Ce laboratoire dont l'action doit être différenciée de celle, plus coercitive, de la Direction départementale de la protection des populations (DDPP), organise son action autour de deux pôles (gestion et qualité) et quatre orientations majeures : le suivi de la bonne santé des animaux d'élevage (*), la surveillance de la restauration collective et privée, la veille sanitaire du risque légionelle pour les établissements accueillant du public et les établissements médico-sociaux, ainsi que la veille épidémiologique. Ce labo d'analyses qui emploie 26 personnes à temps plein - docteurs vétérinaires, ingénieurs microbiologistes, techniciens, aides de laboratoires, préleveurs, personnels d'accueil et d'administration - propose ses services aux professionnels de la restauration collective, industriels du secteur agro-alimentaire, abattoirs, producteurs de produits du terroir, éleveurs, propriétaires d'animaux, groupements professionnels, docteurs vétérinaires... 35 % de sa clientèle sont des privés - pour l'essentiel des professionnels des métiers de bouche, ainsi que des restaurateur, hôteliers, exploitants de terrains de camping - 65 % des structures publiques (collèges, crèches, maisons de retraite, restaurants scolaires...)

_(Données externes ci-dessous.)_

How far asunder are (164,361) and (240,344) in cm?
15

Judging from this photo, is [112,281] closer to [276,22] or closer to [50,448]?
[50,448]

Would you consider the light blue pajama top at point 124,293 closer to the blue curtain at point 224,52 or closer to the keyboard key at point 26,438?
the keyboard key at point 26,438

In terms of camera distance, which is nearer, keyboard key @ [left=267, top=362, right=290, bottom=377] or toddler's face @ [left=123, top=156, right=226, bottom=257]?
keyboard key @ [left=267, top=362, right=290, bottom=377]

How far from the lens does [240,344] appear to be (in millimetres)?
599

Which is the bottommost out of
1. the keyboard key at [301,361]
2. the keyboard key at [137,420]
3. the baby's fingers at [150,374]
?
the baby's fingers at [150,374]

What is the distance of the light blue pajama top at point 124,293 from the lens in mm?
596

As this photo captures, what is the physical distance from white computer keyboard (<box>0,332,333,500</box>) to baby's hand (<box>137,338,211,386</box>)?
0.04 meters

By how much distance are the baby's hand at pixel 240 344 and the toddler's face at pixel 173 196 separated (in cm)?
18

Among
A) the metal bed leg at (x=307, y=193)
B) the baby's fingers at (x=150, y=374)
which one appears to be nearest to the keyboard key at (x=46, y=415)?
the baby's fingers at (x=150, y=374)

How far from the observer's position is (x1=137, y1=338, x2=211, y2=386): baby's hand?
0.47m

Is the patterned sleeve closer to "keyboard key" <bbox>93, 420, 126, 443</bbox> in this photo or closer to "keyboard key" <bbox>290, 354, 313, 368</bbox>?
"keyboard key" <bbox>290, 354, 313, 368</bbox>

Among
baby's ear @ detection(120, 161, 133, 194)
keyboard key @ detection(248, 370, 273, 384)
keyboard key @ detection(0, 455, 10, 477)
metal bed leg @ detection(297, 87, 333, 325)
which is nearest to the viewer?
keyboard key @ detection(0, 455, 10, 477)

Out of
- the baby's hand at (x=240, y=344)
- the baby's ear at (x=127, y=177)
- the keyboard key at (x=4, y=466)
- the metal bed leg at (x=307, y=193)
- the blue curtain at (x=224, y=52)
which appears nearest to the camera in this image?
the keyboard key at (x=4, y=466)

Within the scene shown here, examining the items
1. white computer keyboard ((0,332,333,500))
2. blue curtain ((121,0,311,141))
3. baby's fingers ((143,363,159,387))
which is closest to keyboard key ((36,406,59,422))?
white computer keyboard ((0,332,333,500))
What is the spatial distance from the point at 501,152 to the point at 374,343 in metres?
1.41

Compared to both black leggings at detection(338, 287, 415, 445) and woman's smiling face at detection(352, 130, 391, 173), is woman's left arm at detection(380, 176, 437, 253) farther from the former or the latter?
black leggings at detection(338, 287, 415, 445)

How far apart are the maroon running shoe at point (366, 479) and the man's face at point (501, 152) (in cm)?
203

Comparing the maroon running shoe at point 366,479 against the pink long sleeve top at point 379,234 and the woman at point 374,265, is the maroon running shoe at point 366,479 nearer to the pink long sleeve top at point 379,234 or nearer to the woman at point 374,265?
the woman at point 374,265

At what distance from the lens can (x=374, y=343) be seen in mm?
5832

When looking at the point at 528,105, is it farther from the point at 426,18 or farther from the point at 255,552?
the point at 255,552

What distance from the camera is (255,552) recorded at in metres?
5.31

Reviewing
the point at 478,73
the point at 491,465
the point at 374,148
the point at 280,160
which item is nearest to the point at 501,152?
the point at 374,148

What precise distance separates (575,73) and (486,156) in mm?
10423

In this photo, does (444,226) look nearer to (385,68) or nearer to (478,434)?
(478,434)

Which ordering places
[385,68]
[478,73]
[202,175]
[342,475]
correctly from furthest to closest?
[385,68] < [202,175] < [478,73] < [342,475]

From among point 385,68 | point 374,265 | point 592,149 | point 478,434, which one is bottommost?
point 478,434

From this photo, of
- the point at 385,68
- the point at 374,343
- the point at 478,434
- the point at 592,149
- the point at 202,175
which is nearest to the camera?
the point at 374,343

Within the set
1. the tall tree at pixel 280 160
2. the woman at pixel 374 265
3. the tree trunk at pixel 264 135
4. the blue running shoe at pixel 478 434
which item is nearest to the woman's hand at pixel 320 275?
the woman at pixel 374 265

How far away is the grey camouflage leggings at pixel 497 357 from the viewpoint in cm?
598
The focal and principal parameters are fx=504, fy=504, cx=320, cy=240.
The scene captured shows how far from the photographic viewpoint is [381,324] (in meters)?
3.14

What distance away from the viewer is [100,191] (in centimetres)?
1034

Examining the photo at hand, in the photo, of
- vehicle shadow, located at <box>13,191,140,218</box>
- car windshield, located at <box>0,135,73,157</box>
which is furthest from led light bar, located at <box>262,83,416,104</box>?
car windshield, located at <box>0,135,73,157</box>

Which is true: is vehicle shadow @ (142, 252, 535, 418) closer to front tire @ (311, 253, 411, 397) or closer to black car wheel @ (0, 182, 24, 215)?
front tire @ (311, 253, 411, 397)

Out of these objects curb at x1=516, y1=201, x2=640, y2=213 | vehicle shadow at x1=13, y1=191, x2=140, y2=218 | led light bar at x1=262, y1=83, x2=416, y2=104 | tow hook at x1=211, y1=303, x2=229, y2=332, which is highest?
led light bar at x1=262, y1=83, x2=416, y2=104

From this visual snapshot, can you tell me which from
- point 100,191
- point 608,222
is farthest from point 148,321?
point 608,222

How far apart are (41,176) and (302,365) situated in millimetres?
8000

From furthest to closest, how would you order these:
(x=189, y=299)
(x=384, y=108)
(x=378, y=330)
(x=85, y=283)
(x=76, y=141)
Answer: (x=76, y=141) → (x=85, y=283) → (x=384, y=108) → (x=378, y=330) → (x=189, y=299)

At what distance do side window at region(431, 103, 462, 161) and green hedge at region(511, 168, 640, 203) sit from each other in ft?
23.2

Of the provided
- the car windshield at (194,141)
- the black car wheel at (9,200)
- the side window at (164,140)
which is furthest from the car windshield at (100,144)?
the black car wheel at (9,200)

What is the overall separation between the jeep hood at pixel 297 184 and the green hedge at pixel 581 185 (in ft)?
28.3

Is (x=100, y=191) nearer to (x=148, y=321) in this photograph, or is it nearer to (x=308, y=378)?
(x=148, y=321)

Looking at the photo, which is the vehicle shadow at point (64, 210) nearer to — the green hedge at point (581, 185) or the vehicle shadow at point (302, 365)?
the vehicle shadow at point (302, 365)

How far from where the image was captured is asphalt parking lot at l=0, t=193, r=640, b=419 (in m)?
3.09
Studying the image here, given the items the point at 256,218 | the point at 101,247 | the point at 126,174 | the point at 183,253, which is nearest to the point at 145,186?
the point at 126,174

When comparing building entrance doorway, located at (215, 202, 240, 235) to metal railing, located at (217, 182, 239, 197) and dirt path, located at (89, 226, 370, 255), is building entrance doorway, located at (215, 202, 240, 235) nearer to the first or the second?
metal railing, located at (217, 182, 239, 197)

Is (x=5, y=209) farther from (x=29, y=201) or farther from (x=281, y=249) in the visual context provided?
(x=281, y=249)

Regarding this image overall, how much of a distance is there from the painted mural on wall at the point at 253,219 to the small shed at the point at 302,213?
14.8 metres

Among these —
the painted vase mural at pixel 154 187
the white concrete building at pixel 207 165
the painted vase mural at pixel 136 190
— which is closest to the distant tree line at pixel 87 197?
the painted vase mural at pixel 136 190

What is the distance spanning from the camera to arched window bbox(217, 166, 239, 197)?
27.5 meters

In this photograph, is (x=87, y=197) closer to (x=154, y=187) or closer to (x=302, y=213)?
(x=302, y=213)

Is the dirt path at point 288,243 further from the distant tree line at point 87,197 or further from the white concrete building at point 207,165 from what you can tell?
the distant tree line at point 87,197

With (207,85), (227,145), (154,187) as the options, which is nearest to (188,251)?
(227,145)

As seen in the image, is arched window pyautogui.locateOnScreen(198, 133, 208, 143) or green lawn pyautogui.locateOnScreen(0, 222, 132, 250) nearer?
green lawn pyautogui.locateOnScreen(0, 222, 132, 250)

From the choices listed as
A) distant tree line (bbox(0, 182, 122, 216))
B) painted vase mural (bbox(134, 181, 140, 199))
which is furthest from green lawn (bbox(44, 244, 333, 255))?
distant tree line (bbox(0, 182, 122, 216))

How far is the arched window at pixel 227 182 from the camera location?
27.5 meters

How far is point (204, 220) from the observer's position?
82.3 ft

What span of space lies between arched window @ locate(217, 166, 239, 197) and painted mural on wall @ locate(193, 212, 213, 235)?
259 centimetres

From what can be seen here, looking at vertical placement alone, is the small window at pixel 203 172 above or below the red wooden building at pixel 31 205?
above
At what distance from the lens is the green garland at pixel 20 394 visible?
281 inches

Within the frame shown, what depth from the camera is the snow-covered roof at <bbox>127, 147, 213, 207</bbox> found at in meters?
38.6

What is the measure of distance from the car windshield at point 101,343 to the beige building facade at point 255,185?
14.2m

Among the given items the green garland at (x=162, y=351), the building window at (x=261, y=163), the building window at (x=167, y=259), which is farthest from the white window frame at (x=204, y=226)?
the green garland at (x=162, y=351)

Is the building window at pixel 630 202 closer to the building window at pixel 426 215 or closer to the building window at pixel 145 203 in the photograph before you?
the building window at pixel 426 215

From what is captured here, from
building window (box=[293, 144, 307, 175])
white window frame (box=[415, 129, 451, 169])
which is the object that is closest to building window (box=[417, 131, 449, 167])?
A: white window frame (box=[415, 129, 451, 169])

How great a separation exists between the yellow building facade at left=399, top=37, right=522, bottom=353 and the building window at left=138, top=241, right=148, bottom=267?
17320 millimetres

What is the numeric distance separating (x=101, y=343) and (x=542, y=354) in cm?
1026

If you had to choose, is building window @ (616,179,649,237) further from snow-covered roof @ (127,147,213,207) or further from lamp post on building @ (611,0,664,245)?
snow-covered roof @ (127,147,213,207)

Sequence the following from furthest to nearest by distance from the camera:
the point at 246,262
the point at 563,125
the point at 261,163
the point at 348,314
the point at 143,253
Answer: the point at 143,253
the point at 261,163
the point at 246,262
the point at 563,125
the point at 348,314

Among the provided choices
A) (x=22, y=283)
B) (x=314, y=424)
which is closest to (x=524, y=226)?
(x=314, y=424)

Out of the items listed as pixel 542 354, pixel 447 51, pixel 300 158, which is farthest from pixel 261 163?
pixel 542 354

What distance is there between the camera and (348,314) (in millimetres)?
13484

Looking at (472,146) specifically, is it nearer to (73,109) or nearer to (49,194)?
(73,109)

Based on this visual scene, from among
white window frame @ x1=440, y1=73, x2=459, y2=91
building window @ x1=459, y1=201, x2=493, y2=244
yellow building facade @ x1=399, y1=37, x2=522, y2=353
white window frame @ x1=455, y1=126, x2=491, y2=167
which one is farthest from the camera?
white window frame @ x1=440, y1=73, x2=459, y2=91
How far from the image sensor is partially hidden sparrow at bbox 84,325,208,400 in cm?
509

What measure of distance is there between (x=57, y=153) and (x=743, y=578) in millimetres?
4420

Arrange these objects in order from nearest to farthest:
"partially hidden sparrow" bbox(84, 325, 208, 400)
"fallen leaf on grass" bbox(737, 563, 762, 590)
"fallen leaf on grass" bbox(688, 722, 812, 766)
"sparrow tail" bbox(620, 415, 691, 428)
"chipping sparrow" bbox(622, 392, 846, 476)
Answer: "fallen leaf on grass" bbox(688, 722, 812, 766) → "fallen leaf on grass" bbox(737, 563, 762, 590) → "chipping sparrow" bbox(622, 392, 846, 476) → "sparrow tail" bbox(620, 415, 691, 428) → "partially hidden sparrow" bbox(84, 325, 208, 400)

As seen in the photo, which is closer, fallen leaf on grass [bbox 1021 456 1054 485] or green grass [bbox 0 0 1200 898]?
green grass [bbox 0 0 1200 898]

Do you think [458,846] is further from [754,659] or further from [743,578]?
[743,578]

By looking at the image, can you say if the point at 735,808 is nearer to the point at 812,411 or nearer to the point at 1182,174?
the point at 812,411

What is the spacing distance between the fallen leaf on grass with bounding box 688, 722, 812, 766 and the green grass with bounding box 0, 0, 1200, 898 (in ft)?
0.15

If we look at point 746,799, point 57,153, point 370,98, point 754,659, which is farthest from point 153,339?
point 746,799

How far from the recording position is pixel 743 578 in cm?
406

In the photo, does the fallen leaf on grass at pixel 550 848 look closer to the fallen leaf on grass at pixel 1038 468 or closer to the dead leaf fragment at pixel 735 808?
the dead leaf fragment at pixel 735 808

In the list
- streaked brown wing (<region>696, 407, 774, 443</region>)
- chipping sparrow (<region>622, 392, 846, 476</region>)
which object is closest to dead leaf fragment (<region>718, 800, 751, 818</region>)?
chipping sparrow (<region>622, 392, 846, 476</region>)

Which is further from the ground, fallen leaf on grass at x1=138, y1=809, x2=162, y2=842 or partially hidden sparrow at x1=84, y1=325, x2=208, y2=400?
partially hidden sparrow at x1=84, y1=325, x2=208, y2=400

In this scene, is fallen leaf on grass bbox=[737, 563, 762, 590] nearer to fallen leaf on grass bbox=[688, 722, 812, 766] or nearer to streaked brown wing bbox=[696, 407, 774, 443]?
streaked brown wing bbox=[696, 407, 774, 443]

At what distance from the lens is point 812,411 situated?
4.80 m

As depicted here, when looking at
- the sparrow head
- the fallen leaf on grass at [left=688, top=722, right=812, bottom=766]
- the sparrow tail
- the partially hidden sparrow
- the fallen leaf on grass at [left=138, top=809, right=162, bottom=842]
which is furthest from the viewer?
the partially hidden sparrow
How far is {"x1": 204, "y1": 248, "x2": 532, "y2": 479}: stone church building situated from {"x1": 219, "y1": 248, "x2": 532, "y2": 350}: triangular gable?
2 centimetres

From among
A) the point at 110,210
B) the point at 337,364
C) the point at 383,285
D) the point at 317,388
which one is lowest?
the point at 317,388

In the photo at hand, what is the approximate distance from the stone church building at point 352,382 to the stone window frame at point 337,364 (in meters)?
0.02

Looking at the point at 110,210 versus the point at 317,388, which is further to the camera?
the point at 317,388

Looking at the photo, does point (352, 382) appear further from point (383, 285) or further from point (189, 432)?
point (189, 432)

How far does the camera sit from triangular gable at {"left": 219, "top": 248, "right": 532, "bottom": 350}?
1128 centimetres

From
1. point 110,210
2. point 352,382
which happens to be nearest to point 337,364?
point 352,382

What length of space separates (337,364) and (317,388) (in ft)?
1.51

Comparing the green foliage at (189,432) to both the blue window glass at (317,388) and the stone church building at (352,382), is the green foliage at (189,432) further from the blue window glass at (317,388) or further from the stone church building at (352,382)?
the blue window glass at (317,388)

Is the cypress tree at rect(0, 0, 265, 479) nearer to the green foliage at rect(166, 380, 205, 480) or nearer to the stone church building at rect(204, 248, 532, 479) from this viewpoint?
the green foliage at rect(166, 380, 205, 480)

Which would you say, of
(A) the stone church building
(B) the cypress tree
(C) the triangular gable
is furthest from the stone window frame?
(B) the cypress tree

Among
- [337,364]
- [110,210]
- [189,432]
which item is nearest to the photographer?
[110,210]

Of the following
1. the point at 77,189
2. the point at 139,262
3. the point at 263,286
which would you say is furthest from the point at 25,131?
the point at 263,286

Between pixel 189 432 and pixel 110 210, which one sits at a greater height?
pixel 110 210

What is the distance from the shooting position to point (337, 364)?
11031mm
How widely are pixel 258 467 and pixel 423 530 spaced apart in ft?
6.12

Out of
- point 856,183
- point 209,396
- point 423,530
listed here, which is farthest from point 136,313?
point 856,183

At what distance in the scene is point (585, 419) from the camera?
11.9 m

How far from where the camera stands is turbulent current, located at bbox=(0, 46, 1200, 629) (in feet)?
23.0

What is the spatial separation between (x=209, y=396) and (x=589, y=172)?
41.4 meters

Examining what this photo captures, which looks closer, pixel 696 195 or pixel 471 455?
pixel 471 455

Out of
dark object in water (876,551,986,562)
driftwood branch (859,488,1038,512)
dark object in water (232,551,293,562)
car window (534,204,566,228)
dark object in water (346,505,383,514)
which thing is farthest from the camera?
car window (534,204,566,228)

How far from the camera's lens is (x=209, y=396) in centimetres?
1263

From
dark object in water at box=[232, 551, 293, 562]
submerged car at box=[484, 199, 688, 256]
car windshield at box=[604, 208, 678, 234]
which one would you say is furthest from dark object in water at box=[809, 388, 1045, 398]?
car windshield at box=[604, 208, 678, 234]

Aujourd'hui, son accréditation Cofrac, ses nombreux agréments et son panel importants d'analysées accréditées en font un outil fiable et impartial pour tous les acteurs locaux désireux de mettre à disposition des consommateurs, des produits alimentaires sains et sûrs du point de vue microbiologique. L'an passé, le laboratoire départemental d'analyses dont l'activité ne cesse de croître, a réalisé 6 650 analyses microbiologiques et 7 400 contrôles de surface (+ 7 % par rapport à 2011), ainsi que 655 analyses de recherche de légionelles dans l'eau chaude sanitaire, dont 310 pour les collèges gardois. Par ailleurs, quelque 35 000 analyses sérologiques lui ont été confiées, ainsi que 200 recherches de tuberculose et autant de brucellose et salmonelles sur volailles. Son chiffre d'affaires se répartit autour de deux grands pôles : veille en santé animale (432 000 € soit 51 % du CA), veille sanitaire de sécurité alimentaire et risque légionelle (355 000 €, soit 49 % du CA).
(*) Le département du Gard compte 1 625 éleveurs veillant sur 50 000 petits ruminants dont 1/10 de caprins, 13 000 bovins dont 8 500 Camarguais, 10 élevages de volailles comptant de 5 000 à 80 000 sujets, 150 élevages de volailles plus modestes, 5 000 porcins, 10 000 à 11 000 équins, ainsi que deux petits abattoirs.